The old wood moaned quietly when Leah and Gabriel jumped across a fence. Van Helsing dropped to the ground, listening. He motioned to Leah to hold still; soon he picked up a sound, far and faint, of leaves rustling under someone's feet.
With a wave of his hand, he pointed to whence the sounds came and, rising as quietly as he could, Gabriel wove his way among the graves. Far in the west, the last hues of the crimson sunset faded away, shy in the presence of the night's blanket of silky black. At the far end of the graveyard, hidden behind an opaque curtain of shadow, an old medium-sized crypt loomed over the crosses and tombs of lesser size.
By an unspoken agreement between them, Gabriel and Leah split up. The huntress continued north-west, while her companion sneaked up on the crypt from the other side. No Ghoul was yet in sight, but their heavy steps grew louder as Leah came nearer. Her own steps small, each carefully placed not to make a sound, she covered several yards staying low and watching for any signs of guards other than those by the crypt. Soon she heard their footfalls no more; they had not yet sensed her presence. Then she saw them - two shadows ahead of her, inanimate like statues made of stone. A small smile came on her lips; neither of the Ghouls had turned in her direction even as she approached. If she kept quiet and managed to come close enough unseen, the fight would not take long.
Three steps before she reached them, Leah drew two daggers from their sheaths. Then a noise came from the eastern side - a muffled sound of breaking bones. Smiling wryly, she leapt behind the nearest guard just before he moved; like a statue brought to life by a breath of wind he rushed forth, but he did not get far as Leah's knife cut his throat.
The hollow noise of a falling body left the other Ghoul bewildered and unsure; hesitating between two directions to go, he lingered a second too long. Kicking his dead brethren aside, Leah dropped to one knee and threw the other dagger with great force. The momentum carried it straight toward its aim; as the dagger embedded in the guard's neck, death claimed him quickly and restrained his final cry.
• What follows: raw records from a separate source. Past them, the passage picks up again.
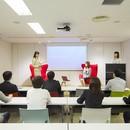 企業研修のオズウェル(ALL IS WELL)の講座の風景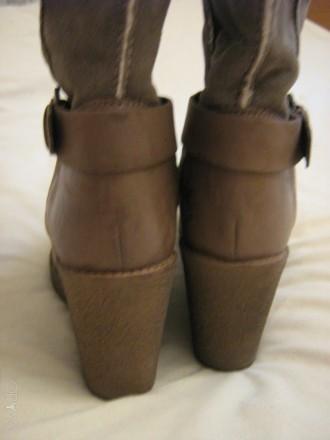 Продам сапоги Ulanka Испания, верх натуральная кожа+замша, каблук 8,5 см, длина . Запорожье, Запорожская область. фото 9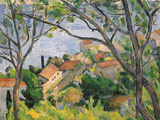 View of L'Estaque Through the Trees, 1879 A View Through the Trees Of Bridge Over Ther Marne at Creteil, 1888 Paul Cezanne Still Life Jar and Fruit Mont Sainte-Victoire, C.1902 Large Pine Tree and Red Earth, 1890-1895 Apples and Oranges, 1895-1900 Nature Morte Aux Oignons (Still Life with Onions) Still Life with Milkjug and Fruit, circa 1886-90 L'Estaque, View of the Bay of Marseilles, circa 1878-79 Moulin De La Couleuvre at Pontoise, 1881 The Mont Sainte-Victoire, Seen from Lauves, 1905 The Card Players, 1893-96 Maison Au Toit Rouge- House with a Red Roof, 1887-90 Still Life with Apples, C.1890 Cezanne:Marseilles,1886-90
Short ways away, the creak of a snapping neck was the last sound to be heard before silence lay about the graveyard again.
Leah sheathed one dagger. Retrieved the other from the slain Ghoul, wiped it clean. When she looked up, Van Helsing emerged from the darkness behind the crypt, dusting off his hands.
"That was almost too easy," she whispered, glancing around.
Gabriel nodded. "That's what worries me," he said. "We're not alone."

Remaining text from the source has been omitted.